Even the National Rural Employment Guarantee Scheme (nregs), meant to provide work to the rural unemployed on public infrastructure projects, provides no benefit here. Since 2005, only two kuccha roads have been made in Ucchera block. Though the job card entry shows 10-12 days of work, villagers say they had worked for just two days and received Rs 130, as against the entitlement of Rs 100 a day under nregs. The local administration says nregs is demand driven and since the villagers are illiterate, their verbal requests yield no result.

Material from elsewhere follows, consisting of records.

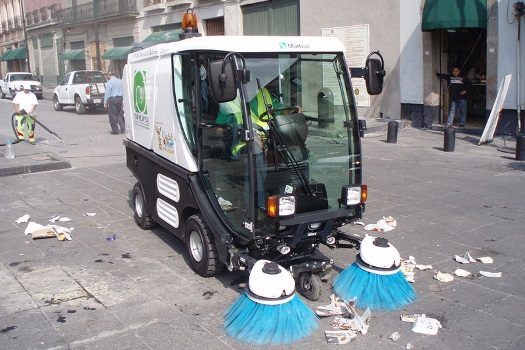 New Street Cleaners Could End Alternate Side Parking CrownHeights - Nyc street sweeping map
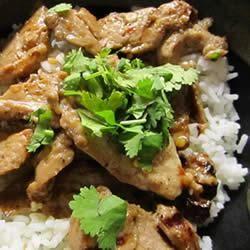 Thai-Style Grilled Pork Tenderloin Trusted Brands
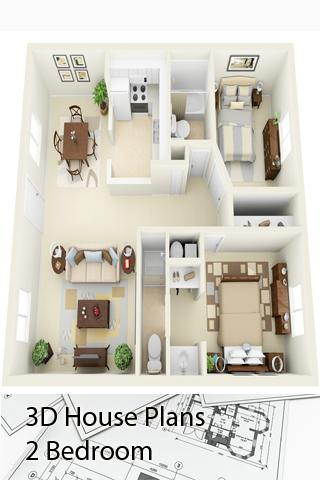 D House Plans  Bedroom Android Apps On Google Play - Small house design 3d 2 bedrooms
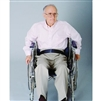 Econo-Belt, Wheelchair Safety Belt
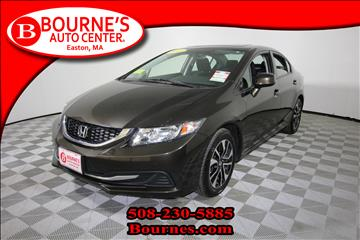 2013 Honda Civic for sale in South Easton, MA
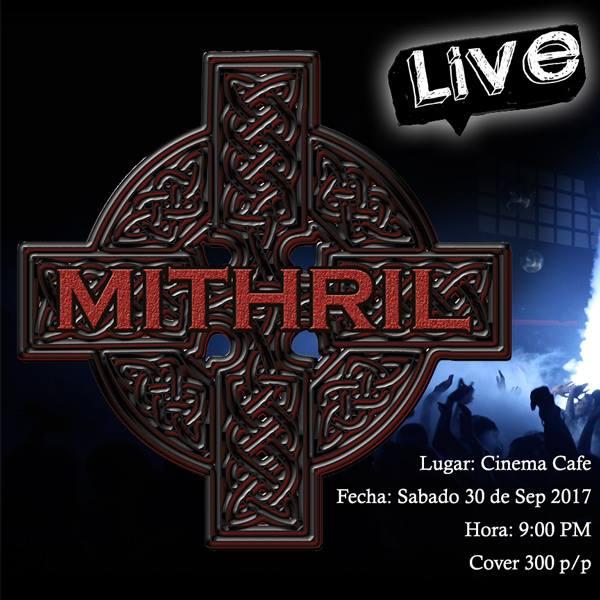 mithril_live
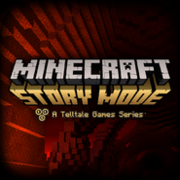 Minecraft Story Mode Square Icon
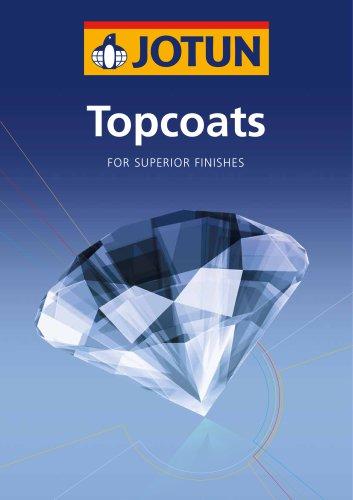 Topcoats brochure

This summer, the government declared the neighbouring Nakhjira and Khiria Pukhri villages as 'drought hit'. But villagers say the distribution of aid was ad hoc; the compensation amount was through cheques and the beneficiaries don't have money to travel 40 kms to a bank in the block headquarters and cash them. Children are the worst affected. Though a Supreme Court order mandates mid-day meal for all children in drought-hit areas, villagers say schools where the meals are distributed rarely open.

Poor preventive care
Preventive child care is inadequate in most villages in Satna despite the administration's claims that government infrastructure for anganwadi centre (child care centre) exists.

Datacard
Malnutrition deaths in Satna district
Down to Earth
Source Vikas Samvad, a Bhopal-based NGO
One can make out the level of nourishment among children from the state of these kuccha makeshift centres. This correspondent found that anganwadis in Hardau and Khirhai Pukhri villages lacked basic facilities as mandated under the integrated child development services (icds) such as drinking water, toilets or space to cook nutritious food. There was neither a single weighing machine to monitor the growth of children, nor the stock of essential medicines like iron and folic acid tablets, de-worming and stomach ailment tablets. Add-ons like recreational and educational charts and toys were beyond imagination. Records at these centres, where the nutritional status of infants is supposed to be monitored, were far from complete. From here begins the under-reporting of infant deaths and their cause malnourishment.

Local anganwadi workers say, between February and May their centres did not receive any supplementary nutritious food, which is supplied by the government. "Only recently we received 300 kg of wheat, that too, fungus infected. The stock is insufficient to feed so many hungry children in the village," said Bhagmati, the anganwadi worker in Hardau, Purena panchayat. Five children from the panchayat reportedly died of malnutrition in May.

When activists from Vikas Samvad visited these villages in July and checked the weight of children below five years using icds weighing machines, they found that 30 per cent of the children were severely malnourished (classified as grade iii and iv) and 42 per cent had moderate malnutrition (grade i and ii); Only 26 per cent children were of normal health.

But the District Women and Child Development Officer, M L Mehra, refuses to acknowledge this and says "Our record says all the children in the villages are healthy, none of them remotely in grade iii or grade iv malnourishment." Till the third week of July, the district collector of Satna, Vijay Anand Kurien, had not visited any of the villages that reported malnutrition deaths of children. He said that he was busy organizing the electoral rolls.

Ever since the media highlighted malnutrition deaths in Satna, the district administration has sprung into action. It has dumped food grains randomly at anganwadi centres in Hardau, Nakhjira, Ramnagar Khukha and Sua Pahadi villages, hurriedly revving up various government schemes.